BEGIN Data

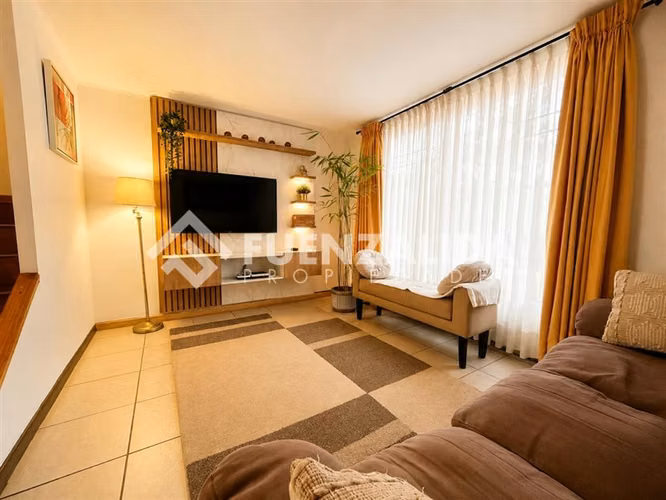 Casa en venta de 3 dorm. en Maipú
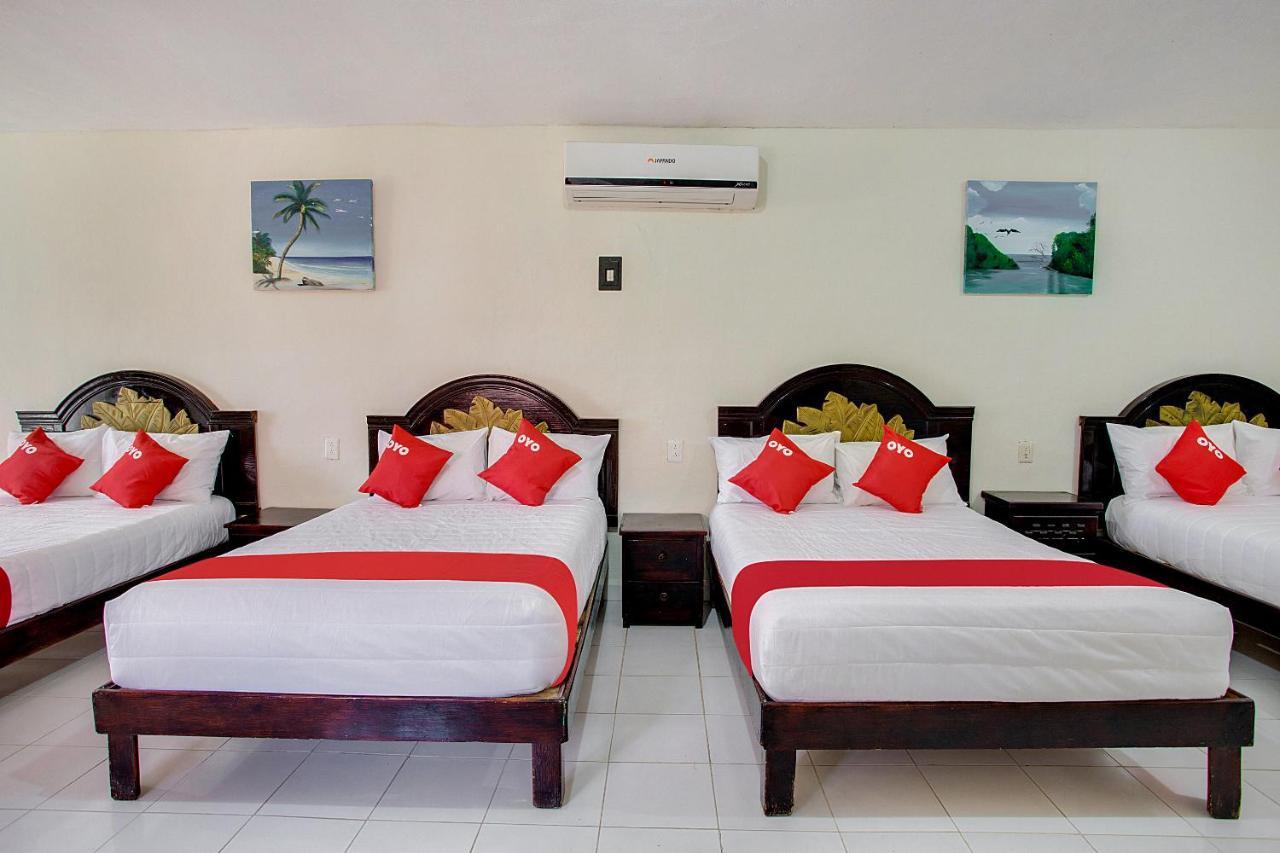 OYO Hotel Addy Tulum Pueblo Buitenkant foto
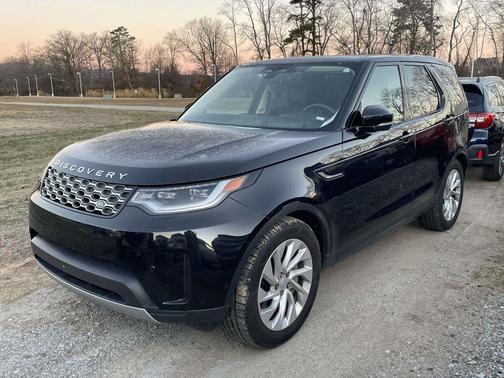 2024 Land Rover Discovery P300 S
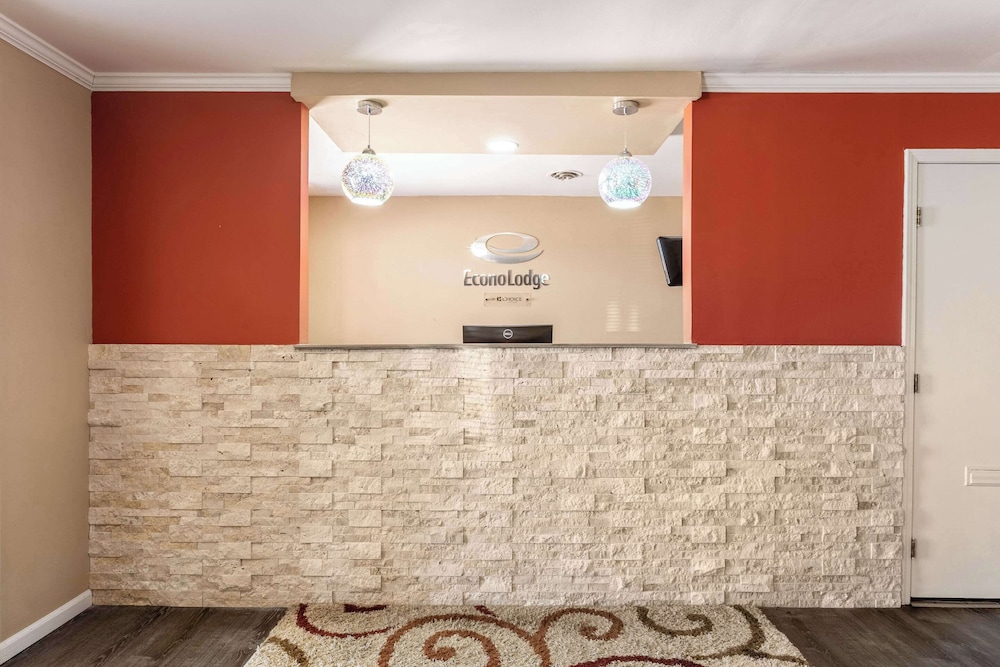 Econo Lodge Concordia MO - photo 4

END Data

◆ Work to be completed
Beginning with the line where "2024 Land Rover Discovery P300 S" appears, reproduce every remaining line of the listing above, the last one included, but none of the pictures.

◆ Exercise result
 2024 Land Rover Discovery P300 S
 Econo Lodge Concordia MO - photo 4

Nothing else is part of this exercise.